> _所给文字_:
◇ ◇ ◇ ◇ ◇

6个月后,理查德和同事测量了孩子们的基准脑电波,也就是一个人在静息状态时的大脑活跃水平。害羞的孩子,他们的右脑前额叶皮质比左脑活跃;胆大的孩子,他们的左脑前额叶皮质比右脑活跃。
6年后,也就是孩子们9岁时,在理查德的邀请下,孩子们再次来到实验室。理查德为他们准备了三个房间。第一个房间里,有一个陌生人在读书。第二个房间里,有一个戴着狰狞面具的科学家,他会和孩子们说话,并且取下面具请孩子们触摸和佩戴。第三个房间是一个冒险屋,摆满了猩猩头套一类的吓人玩具。不同孩子的反应仍然不同。有的孩子进入第一个房间,就主动和陌生人攀谈;有的孩子在第二个房间会被科学家吓到;有的孩子在第三个房间乐开了花。同样的,理查德和同事6个月后,为这些9岁的孩子测量了基准脑电波。他们得出了和6年前一样的结论:害羞的孩子,他们的右脑前额叶皮质比左脑活跃;胆大的孩子,他们的左脑前额叶皮质比右脑活跃。
吊诡的是,6年前的分组与6年后的分组不同。有2/3的孩子分组发生了变化,6年前在害羞组的孩子,6年后并不在害羞组;6年前在胆大组的孩子,6年后不在胆大组;中间组也是一样。也就是说,3岁时的大脑和行为指标无法预测孩子们9岁时的情况。

◇ ◇ ◇ ◇ ◇

> _任务说明 A_: 所给文字中，理查德为9岁的孩子们准备了哪几个房间？请逐一列出，并写明每个房间里有什么。
> _任务说明 B_: 请照抄所给文字中的一段，从含有“6年后,也就是孩子们9岁时,在理查德的邀”的词句开始，到“无法预测孩子们9岁时的情况。”结束，一字不改。

> _数据集条目_:
◇ ◇ ◇ ◇ ◇

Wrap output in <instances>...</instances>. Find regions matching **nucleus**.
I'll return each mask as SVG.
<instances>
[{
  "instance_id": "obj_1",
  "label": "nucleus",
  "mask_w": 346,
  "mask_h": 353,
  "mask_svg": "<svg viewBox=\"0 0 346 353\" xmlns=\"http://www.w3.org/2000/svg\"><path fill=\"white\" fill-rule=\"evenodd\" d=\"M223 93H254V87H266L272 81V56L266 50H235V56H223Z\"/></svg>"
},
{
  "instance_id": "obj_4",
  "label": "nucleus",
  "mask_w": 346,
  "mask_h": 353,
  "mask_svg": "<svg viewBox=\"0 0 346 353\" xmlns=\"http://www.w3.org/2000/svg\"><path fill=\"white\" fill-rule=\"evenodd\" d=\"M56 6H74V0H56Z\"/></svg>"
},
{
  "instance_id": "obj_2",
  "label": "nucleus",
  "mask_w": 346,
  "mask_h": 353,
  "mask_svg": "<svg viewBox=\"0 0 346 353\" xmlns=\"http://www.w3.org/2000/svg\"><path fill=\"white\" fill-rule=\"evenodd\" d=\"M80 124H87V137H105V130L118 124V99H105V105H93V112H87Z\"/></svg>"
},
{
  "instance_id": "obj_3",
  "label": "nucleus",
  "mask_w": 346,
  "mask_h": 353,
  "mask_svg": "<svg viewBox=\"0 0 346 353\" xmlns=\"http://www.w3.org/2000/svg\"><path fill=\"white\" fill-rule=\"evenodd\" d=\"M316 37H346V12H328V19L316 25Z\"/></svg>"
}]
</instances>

◇ ◇ ◇ ◇ ◇

> _答案 A_:
1. 第一个房间：有一个陌生人在读书。
2. 第二个房间：有一个戴着狰狞面具的科学家，他会和孩子们说话，并且取下面具请孩子们触摸和佩戴。
3. 第三个房间：一个冒险屋，摆满了猩猩头套一类的吓人玩具。

> _答案 B_:
6年后,也就是孩子们9岁时,在理查德的邀请下,孩子们再次来到实验室。理查德为他们准备了三个房间。第一个房间里,有一个陌生人在读书。第二个房间里,有一个戴着狰狞面具的科学家,他会和孩子们说话,并且取下面具请孩子们触摸和佩戴。第三个房间是一个冒险屋,摆满了猩猩头套一类的吓人玩具。不同孩子的反应仍然不同。有的孩子进入第一个房间,就主动和陌生人攀谈;有的孩子在第二个房间会被科学家吓到;有的孩子在第三个房间乐开了花。同样的,理查德和同事6个月后,为这些9岁的孩子测量了基准脑电波。他们得出了和6年前一样的结论:害羞的孩子,他们的右脑前额叶皮质比左脑活跃;胆大的孩子,他们的左脑前额叶皮质比右脑活跃。
吊诡的是,6年前的分组与6年后的分组不同。有2/3的孩子分组发生了变化,6年前在害羞组的孩子,6年后并不在害羞组;6年前在胆大组的孩子,6年后不在胆大组;中间组也是一样。也就是说,3岁时的大脑和行为指标无法预测孩子们9岁时的情况。